Exercise instructions
- A) According to the memoir excerpt, why did the family move to Phnom Penh in 1965? Answer in one to three sentences.
- B) Reproduce the passage of the memoir excerpt starting with "In 1969, we" and going on through "Khmer Rouge genocide.".

Document text
## BEGIN

My grandfather, George Burchett, presents Yuri Gagarin with a boomerang, Moscow 1961 ( The Australian Government refused to allow my father to visit his dying father and then refused to allow him to attend his funeral)

In 1965, we moved to Phnom Penh, Cambodia, so that my dad could be close to Vietnam and as far away from Moscow winters as possible. As I later learned, he was getting extremely disillusioned with the USSR and its lukewarm support for the resistance in South Vietnam. He also sided with China when the Sino-Soviet split occurred.

Cambodia in 1965 was pure heaven, despite the escalating war in neighbouring Vietnam. 1965 marked the beginning of what Tariq Ali called “the glorious decade”. 5 Yes, there was war, misery and oppression, but there was also tremendous international solidarity, an explosion of hope, optimism, and creativity. The Civil Rights movement in the US and the growing anti-war movement worldwide were energising people across the planet. Revolution was in the air and it had the faces of Ho Chi Minh, Che Guevera, Fidel Castro, Patrice Lumumba, Mao Tse Tung, Martin Luther King and other legendary revolutionaries and freedom-fighters.

My dad was at the centre of the anti-war movement. His books and dispatches from Indochina, published weekly in the New York National Guardian and reprinted around the world, were informing the world about the struggle of the people of Vietnam, Cambodia and Laos. The world was still full of optimism, hope and passion. It also looked incredibly sexy, what with rock & roll, flower power and all. It was a great time to be a kid!

My mum and me in the woods around Moscow, September 1961.

In 1969, we moved to Paris where negotiations to end the war in Vietnam had started. Post May 68 Paris was the coolest place on earth. The anti-war movement was at its strongest. Everything seemed possible: Vietnam was winning the war. The USA was talking peace (while still bombing Hanoi).

On 18 March 1970, my dad’s old friend Prince Sihanouk of Cambodia (also present at Bandung) was overthrown in a CIA-backed coup. He declared from Moscow that he was going to fight back and set up his resistance headquarters in Beijing. 6 Sihanouk is now again king of Cambodia. But at what price? Millions died in the US-imposed war, in US carpet bombings and the ensuing Khmer Rouge genocide.

## END

Dataset section
## BEGIN

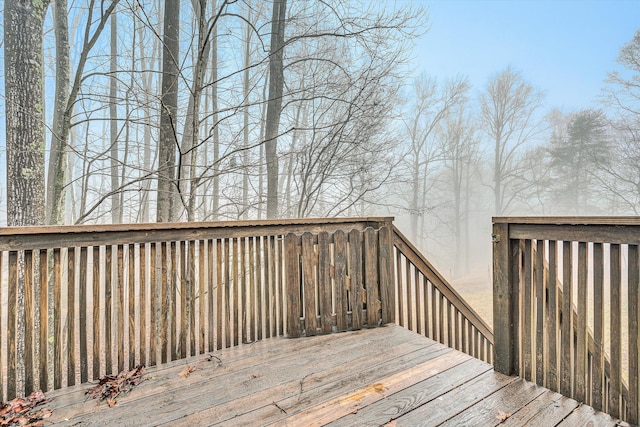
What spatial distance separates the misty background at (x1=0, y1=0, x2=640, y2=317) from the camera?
4.28 m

## END

Expected answers
- A) The family moved to Phnom Penh so that the father could be close to Vietnam and as far away from Moscow winters as possible.

- B)
In 1969, we moved to Paris where negotiations to end the war in Vietnam had started. Post May 68 Paris was the coolest place on earth. The anti-war movement was at its strongest. Everything seemed possible: Vietnam was winning the war. The USA was talking peace (while still bombing Hanoi).

On 18 March 1970, my dad’s old friend Prince Sihanouk of Cambodia (also present at Bandung) was overthrown in a CIA-backed coup. He declared from Moscow that he was going to fight back and set up his resistance headquarters in Beijing. 6 Sihanouk is now again king of Cambodia. But at what price? Millions died in the US-imposed war, in US carpet bombings and the ensuing Khmer Rouge genocide.